Manchmal frage ich mich schon, was Ihr politisches Verständnis von internationaler Politik ist. Ich meine, viele Kollegen und Kolleginnen aus Ihrer Fraktion sitzen auch in den verschiedensten parlamentarischen Gruppen, wo es darum geht, den Austausch zu Parlamentariern und Parlamentarierinnen aus den Entwicklungsländern zu stärken.
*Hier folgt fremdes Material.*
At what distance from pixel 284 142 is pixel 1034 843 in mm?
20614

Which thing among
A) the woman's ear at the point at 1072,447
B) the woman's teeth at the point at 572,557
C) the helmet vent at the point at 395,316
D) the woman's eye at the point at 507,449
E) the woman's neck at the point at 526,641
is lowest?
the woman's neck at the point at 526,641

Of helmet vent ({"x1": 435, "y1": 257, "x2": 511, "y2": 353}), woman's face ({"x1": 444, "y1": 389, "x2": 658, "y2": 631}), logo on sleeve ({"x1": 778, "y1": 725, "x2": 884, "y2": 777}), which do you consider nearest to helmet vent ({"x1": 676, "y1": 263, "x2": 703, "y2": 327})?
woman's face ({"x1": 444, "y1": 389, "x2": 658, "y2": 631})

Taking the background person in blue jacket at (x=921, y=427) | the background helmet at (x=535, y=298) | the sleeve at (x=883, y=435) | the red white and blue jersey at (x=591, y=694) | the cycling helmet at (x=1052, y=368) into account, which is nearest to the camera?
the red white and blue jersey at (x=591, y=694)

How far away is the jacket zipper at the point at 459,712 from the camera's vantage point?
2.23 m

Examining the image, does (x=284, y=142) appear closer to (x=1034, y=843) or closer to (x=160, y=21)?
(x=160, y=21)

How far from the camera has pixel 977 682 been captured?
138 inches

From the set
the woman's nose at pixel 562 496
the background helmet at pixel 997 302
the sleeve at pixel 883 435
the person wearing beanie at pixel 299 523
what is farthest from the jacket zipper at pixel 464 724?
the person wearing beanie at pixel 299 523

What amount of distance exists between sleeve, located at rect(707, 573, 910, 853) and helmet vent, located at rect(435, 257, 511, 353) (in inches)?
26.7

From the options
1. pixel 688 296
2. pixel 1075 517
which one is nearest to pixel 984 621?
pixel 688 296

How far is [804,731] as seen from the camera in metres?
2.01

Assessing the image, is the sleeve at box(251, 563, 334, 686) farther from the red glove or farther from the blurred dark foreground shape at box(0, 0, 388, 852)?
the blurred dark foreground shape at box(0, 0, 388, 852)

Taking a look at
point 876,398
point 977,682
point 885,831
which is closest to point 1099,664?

Und ich denke, die haben sicher keine Freude, wenn Sie ihnen jedes Mal erzählen, dass Sie am liebsten dafür sind, dass die Projekte der Entwicklungszusammenarbeit aufgelöst werden oder nicht mehr vorhanden sind.

Werte Kolleginnen und Kollegen! Es ist sehr schwierig, über dieses Programm für 2010 bis 2013 zu sprechen – darauf richte ich jetzt meinen Fokus –, ohne natürlich die Kürzungen in Betracht zu ziehen, und die sind für mich anders als für Kollegen Krusche sehr schmerzvoll. Darauf geht auch der Herr Außenminister in seinem Bericht ein. Er sagt selbst, dass die Kürzungen im Bereich der Entwicklungszusammenarbeit eine bittere Pille sind, bekennt sich aber auch – und das muss man in aller Deutlichkeit festhalten – zum Ziel von 0,7 Prozent des Bruttonationaleinkommens im Bereich der öffentlichen Entwicklungsfinanzierung. Er schließt in seinem Vorwort damit: „Auch wenn wir das 0,7-Ziel leider nicht zeitgerecht erreichen werden, dürfen wir es nicht aus den Augen verlieren.“

Ich finde, dass dies Hoffnung gibt, dass Österreich nach wie vor anstrebt, seinen völkerrechtlichen Verpflichtungen nachzukommen, allerdings zeitverzögert. Ich hoffe nur, dass wir die Einhaltung unserer internationalen Pflichten nicht allzu lange auf die lange Bank schieben. Denn Entwicklungszusammenarbeit – wir haben das heute sehr gut sehen können – wird sehr oft in der politischen Gesamtbetrachtung als politisch nicht bedeutend genug gesehen. Das ist auch der Grund dafür, dass dieser Bereich immer wieder Gefahr läuft, bei diversen Sanierungen des Budgets als erster Bereich unter die Räder zu kommen.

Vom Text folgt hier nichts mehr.